More than 50% used some form of passive health claim, while 18% used active health claims, according to research conducted during the 12 months to the end of June.
The most popular health-related claims focused on naturalness and freedom from artificial additives and preservatives. They included a wide range of products, led by water.
Also, juices tend to be seen as inherently natural, or can be relatively easily formulated to use this type of claim, said Innova.
More than 23% of launches were marketed as free from additives and preservatives, while nearly 13% used natural claims.
Combining the two categories resulted in more than 30% of total soft drinks launches using either one or both claims.
Organic claims were used for more than 5% of launches during the review period.
Fruit juices and drinks dominated launch activity accounting for over 43% of the total launches. Their popularity reflected “the extremely diverse range of products included in the category”, said Innova.
Carbonates took second place with 14%, just ahead of concentrates and mixes.
Next followed: iced tea and coffee drinks, sports and energy drinks, plain and flavored water and sports and energy drinks.
During the past five years, the shares of carbonates, juices and juice drinks, concentrates and mixes and iced tea and coffee have risen, concluded the researchers.
But the shares of bottled water (flavoured and unflavoured) and sports and energy drinks have fallen.
Lu Ann Williams, director of innovation at Innova Market Insights, said this does not indicate a poor market performance.
Sports and energy drinks
“Sports and energy drinks remain one of the fastest-growing sectors of the market over that period, despite their share of global soft drinks launch activity falling from a peak of 13% in 2005 to just under 7% today,” said Williams.
“Consolidation in the increasingly mature market, particularly the greater dominance of multinational brands and the disappearance of many smaller brands is probably the main reason for slowing activity rates, although actual launch numbers did still rise over the five-year period," she said.

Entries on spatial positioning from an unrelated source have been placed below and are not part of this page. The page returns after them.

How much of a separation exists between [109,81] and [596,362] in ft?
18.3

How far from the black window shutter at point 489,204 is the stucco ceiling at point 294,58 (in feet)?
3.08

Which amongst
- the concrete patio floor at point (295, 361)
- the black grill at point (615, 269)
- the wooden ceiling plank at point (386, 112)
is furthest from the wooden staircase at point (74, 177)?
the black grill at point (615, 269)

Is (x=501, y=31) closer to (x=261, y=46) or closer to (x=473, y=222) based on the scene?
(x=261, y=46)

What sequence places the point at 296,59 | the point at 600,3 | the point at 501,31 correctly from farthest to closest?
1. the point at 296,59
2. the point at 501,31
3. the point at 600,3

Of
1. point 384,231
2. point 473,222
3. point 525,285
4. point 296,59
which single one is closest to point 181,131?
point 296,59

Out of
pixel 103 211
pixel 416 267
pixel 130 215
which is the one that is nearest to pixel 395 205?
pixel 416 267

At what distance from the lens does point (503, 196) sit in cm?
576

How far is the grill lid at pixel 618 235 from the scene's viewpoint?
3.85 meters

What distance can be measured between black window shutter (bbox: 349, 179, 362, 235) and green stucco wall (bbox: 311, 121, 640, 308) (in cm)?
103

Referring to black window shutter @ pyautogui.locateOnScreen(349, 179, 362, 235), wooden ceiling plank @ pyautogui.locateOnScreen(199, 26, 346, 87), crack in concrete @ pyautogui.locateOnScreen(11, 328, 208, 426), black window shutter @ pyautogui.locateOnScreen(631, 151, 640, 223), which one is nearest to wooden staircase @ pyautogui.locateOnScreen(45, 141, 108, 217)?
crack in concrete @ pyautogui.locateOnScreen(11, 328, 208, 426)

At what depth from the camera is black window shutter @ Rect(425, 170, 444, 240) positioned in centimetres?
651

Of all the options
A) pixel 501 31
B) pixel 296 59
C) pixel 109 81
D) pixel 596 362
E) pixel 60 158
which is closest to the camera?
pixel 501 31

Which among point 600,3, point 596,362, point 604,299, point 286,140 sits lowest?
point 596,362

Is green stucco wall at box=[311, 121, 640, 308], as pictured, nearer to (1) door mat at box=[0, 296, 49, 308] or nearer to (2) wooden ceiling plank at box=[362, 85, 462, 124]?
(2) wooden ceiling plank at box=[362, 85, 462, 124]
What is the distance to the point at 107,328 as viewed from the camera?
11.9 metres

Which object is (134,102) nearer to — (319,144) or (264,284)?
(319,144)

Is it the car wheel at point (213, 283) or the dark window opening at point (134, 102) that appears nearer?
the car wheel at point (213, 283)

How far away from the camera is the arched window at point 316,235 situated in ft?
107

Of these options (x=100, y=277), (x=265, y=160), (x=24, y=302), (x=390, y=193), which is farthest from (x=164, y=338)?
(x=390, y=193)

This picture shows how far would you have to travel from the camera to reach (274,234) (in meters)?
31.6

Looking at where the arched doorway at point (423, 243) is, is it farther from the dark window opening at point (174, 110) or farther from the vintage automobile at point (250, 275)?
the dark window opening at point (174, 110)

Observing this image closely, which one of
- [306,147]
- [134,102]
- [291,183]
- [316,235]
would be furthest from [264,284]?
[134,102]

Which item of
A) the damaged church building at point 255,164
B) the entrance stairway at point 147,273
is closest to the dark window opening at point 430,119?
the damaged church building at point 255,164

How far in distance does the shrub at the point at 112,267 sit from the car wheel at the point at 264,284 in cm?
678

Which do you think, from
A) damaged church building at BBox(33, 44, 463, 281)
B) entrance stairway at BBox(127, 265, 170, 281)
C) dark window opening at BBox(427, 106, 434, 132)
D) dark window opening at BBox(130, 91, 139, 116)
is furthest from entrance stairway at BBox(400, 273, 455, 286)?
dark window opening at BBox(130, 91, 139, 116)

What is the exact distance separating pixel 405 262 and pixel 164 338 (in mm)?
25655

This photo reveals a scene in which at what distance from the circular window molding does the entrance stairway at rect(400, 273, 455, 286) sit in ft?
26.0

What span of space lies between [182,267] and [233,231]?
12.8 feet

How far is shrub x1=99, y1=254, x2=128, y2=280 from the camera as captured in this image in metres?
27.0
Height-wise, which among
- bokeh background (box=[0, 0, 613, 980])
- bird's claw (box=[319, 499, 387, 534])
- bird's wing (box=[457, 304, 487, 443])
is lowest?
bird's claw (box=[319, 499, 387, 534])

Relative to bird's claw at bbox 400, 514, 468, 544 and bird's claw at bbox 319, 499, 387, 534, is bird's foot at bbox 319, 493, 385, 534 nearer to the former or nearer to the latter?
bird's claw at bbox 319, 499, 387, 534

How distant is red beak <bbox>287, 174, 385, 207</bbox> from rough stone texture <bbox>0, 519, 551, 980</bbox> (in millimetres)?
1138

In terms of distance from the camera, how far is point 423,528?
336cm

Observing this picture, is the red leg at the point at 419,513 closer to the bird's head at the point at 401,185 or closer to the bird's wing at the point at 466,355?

Last weekend, Tesco and Asda admitted selling tap water in own-label branded bottles. While both retailers acknowledged the water came from a mains supply, it was subject to additional filtration processes, they claimed.
Own brand bottled still water sells for about 17p for two litres, alongside global mineral water brands such as Perrier and Evian.
Meanwhile, manufacturers of all products, which have traditionally made health claims, will need to find clever ways of differentiating them from others on supermarket shelves from December when the number of health claims that can legally be made will be dramatically cut.